Check the cell-by date
Alan Tuckwood, head of catering at UK prisons, proved every cloud has a silver lining at Hotelympia last week. Asked whether he thought better food in schools was a good thing, he said it would have various knock-on benefits. "If children are educated about food today, it means that my customers of tomorrow will better appreciate what we do," he said. We presume that doesn't include cakes with files inside.
Poachers or gamekeepers? While researching this week's cover story (see page 28) on hotel spivs, con artists, and Fawlty Towers-style "Lord Melbury" impersonators, we spoke to the London Met's Hotel Crime Unit and to the Institute of Hotel Security Managers (IHSM). But, along the way, we started to think someone was having a laugh. First, the officer we spoke to was Detective Sergeant Andy Swindells. And who heads the IHSM? Hold the line while we put you through to our chairman, Linda Crook.

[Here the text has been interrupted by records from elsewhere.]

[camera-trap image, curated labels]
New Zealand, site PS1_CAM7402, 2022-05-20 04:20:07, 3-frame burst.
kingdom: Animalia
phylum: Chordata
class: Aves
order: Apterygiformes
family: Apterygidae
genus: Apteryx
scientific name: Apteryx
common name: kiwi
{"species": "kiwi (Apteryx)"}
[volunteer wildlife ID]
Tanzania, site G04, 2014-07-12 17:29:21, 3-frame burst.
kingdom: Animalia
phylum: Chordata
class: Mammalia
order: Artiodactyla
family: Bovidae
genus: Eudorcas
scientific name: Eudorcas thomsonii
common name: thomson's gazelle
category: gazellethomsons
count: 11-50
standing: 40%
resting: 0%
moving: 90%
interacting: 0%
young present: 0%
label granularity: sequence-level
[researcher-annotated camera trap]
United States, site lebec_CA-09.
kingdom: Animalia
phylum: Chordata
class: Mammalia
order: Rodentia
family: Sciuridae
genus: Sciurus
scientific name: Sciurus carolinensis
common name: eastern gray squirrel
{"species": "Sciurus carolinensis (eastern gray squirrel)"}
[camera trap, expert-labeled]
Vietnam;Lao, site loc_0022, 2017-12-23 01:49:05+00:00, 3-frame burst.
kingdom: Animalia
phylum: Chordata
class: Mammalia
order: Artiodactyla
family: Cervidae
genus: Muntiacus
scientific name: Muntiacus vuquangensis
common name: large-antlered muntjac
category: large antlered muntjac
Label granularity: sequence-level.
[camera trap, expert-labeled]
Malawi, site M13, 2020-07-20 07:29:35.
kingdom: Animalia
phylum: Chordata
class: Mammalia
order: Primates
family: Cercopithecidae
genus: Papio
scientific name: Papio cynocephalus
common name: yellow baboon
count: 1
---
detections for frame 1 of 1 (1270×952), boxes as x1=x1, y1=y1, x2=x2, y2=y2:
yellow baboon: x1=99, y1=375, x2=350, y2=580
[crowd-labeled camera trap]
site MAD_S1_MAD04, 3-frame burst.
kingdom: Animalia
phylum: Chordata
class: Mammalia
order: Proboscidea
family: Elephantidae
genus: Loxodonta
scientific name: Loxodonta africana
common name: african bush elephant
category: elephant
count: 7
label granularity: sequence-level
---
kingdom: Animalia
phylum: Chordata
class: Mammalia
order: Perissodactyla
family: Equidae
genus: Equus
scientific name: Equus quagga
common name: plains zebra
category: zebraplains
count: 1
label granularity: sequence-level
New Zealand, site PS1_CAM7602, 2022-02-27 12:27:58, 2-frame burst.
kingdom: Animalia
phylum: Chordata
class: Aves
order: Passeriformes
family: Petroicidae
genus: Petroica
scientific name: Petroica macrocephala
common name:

A bit of asset sniping The unseemly bickering between Travelodge and Whitbread's Premier Travel Inn escalated last week with more snide words across the budget hotel divide. Announcing its trading statement on 1 March, Whitbread ruled out buying "other people's worn-out assets" - an apparent dig at Travelodge. Maybe it was miffed that Travelodge chief executive Grant Hearn had said two weeks earlier that Whitbread was in no state to swoop for Travelodge. "They are in a complete mess," Hearn had bragged to the troops in an internal memo. The passion clearly burns deep.
More licensing woes Best excuse for missing Hotelympia this year must surely go to Jerry Brand. The voluble campaigner for greater transparency in contract catering was due to take to the mic in a seminar on Monday 20 February. Sadly, the Host managing director had an appointment at Swindon Magistrates' Court, after his Mercedes E320 was caught doing 53mph in a 30mph zone last year. No doubt one of his more "opaque" rivals tipped off Wiltshire's police.
The new buzz in sales Never mind medals for the chefs at Hotelympia, what about an award for the equipment supply salesman who showed an incredible in-depth knowledge of his product when he explained that a particular plastic component was made from the same plastic used in the manufacture of certain… ahem… female-targeted pleasure toys? When asked why this material was selected, he replied: "Well, it's extremely hard-wearing."